▶ [Work to complete] Repeat word for word the lines of the material from the one with "Of the items (271,59)" through to the end.

════════════════

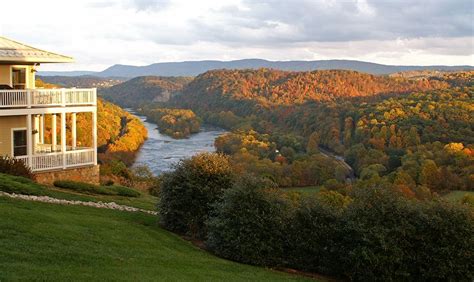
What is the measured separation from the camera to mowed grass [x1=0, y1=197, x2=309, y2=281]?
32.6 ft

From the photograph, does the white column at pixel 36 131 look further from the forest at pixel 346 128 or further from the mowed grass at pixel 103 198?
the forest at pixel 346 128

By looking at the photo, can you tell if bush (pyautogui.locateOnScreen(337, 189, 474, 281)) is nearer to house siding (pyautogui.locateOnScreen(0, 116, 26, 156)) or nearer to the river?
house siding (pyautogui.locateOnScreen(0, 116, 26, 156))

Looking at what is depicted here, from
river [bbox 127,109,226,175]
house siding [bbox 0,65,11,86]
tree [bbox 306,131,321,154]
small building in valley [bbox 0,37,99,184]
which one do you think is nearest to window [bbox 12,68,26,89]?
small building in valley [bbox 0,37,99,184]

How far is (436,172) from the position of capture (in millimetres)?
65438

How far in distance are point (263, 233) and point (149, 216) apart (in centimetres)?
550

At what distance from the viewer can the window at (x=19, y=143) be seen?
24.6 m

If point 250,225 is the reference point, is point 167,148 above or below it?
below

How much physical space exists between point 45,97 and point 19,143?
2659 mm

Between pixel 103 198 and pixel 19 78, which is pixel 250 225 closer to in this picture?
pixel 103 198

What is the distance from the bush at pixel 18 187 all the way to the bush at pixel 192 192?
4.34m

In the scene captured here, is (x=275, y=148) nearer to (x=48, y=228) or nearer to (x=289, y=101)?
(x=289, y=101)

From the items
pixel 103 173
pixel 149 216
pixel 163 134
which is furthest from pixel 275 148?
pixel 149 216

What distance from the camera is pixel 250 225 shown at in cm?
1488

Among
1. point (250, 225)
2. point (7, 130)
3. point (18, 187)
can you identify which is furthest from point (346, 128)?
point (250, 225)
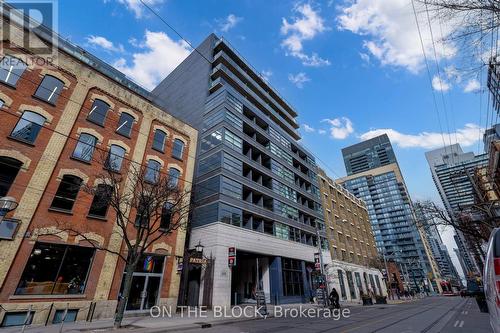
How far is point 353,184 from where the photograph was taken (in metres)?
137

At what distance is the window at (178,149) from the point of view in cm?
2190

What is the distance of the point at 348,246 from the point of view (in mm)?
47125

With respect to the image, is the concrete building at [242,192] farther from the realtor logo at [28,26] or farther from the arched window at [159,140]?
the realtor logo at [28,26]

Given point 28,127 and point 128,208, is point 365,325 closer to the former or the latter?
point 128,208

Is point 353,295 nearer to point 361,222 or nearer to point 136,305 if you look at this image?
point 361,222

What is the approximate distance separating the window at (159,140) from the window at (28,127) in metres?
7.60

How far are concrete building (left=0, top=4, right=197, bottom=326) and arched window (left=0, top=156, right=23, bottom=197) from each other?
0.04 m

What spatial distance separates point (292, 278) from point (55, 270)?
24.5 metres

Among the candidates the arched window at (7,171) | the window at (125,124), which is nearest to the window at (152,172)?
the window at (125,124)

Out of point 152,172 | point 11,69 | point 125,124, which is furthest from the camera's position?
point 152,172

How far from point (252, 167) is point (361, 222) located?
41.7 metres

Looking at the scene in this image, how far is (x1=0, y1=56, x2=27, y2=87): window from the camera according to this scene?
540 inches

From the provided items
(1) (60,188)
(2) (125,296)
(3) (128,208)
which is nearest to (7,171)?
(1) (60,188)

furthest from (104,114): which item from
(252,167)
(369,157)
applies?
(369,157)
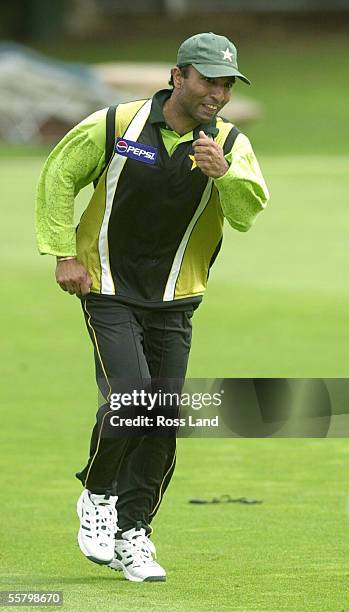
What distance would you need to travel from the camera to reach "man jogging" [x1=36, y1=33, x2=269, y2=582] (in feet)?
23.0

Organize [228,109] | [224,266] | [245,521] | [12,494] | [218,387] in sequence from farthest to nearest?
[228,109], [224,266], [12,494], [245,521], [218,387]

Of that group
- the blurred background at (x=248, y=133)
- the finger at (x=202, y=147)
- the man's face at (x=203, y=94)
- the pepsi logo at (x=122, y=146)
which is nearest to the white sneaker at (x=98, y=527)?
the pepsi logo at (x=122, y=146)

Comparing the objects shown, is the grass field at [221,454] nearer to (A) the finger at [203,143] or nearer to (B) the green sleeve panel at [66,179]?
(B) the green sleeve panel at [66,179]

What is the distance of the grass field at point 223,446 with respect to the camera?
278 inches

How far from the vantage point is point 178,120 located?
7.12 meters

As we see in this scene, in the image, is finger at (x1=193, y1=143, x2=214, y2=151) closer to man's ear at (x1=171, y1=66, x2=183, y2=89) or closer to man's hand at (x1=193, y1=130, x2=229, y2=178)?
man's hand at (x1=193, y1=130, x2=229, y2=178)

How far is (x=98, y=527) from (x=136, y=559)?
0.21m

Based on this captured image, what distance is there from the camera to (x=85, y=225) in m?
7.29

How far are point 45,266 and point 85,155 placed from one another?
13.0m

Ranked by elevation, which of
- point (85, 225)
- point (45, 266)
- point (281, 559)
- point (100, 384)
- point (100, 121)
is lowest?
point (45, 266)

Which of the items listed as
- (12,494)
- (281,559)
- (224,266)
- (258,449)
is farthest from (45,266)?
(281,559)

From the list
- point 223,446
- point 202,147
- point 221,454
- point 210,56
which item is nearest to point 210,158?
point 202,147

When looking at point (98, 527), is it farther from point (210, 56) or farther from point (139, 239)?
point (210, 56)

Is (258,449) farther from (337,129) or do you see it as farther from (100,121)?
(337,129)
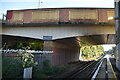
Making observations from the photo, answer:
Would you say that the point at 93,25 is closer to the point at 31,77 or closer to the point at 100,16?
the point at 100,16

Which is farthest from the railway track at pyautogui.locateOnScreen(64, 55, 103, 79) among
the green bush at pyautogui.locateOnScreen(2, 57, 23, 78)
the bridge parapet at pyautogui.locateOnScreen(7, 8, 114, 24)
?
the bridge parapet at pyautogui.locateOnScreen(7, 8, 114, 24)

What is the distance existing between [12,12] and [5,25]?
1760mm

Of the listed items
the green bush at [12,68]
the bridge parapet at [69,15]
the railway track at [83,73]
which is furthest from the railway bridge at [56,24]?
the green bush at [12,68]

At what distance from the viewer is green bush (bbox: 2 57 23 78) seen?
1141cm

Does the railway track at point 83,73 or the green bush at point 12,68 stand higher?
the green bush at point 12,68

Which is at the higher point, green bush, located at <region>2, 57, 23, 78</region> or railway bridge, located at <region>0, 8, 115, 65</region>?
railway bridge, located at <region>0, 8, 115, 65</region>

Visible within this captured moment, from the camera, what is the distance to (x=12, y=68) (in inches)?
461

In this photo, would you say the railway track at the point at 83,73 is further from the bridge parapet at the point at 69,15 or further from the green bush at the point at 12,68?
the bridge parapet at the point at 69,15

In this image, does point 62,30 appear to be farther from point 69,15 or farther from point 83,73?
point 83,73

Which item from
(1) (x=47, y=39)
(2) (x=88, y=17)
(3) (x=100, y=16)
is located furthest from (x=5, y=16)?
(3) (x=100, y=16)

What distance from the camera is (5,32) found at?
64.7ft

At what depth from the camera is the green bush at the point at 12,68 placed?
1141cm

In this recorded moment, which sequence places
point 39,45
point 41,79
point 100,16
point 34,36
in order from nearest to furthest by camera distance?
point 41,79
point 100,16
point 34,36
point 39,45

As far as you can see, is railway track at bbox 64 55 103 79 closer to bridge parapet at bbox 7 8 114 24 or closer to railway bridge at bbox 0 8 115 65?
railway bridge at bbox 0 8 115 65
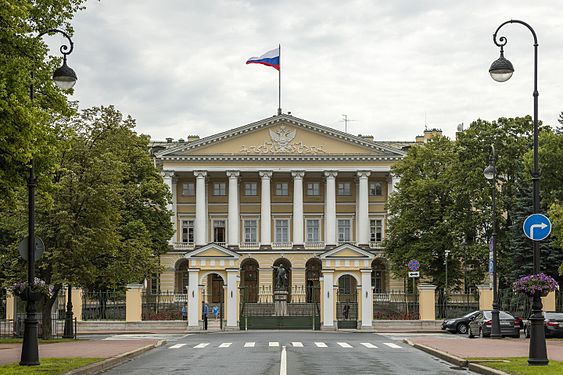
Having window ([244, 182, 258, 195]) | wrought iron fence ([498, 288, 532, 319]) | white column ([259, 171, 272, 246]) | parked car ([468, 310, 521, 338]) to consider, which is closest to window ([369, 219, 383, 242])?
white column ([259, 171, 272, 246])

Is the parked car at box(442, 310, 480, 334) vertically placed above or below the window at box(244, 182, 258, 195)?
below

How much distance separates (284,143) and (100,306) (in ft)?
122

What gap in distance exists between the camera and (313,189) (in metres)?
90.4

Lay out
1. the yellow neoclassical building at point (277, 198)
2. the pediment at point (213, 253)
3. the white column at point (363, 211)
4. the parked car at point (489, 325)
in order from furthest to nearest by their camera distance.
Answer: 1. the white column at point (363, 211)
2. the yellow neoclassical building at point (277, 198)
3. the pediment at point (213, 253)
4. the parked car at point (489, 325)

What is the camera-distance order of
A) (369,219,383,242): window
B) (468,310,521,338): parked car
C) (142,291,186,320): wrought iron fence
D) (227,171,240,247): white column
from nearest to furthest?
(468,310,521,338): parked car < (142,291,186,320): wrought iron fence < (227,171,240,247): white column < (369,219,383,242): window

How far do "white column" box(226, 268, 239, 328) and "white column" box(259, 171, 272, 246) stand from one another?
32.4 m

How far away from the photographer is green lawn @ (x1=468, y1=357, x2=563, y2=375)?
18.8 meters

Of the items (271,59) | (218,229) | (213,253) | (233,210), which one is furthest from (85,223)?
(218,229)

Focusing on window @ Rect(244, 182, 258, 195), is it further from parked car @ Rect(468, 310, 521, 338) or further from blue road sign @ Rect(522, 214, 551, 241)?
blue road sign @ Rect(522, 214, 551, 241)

════════════════

▶ [Problem solution]
Of the items (271,59) | (218,229) | (213,253) | (233,210), which one is furthest from (85,223)?
(218,229)

Focusing on window @ Rect(244, 182, 258, 195), is it further from parked car @ Rect(468, 310, 521, 338) or further from blue road sign @ Rect(522, 214, 551, 241)?
blue road sign @ Rect(522, 214, 551, 241)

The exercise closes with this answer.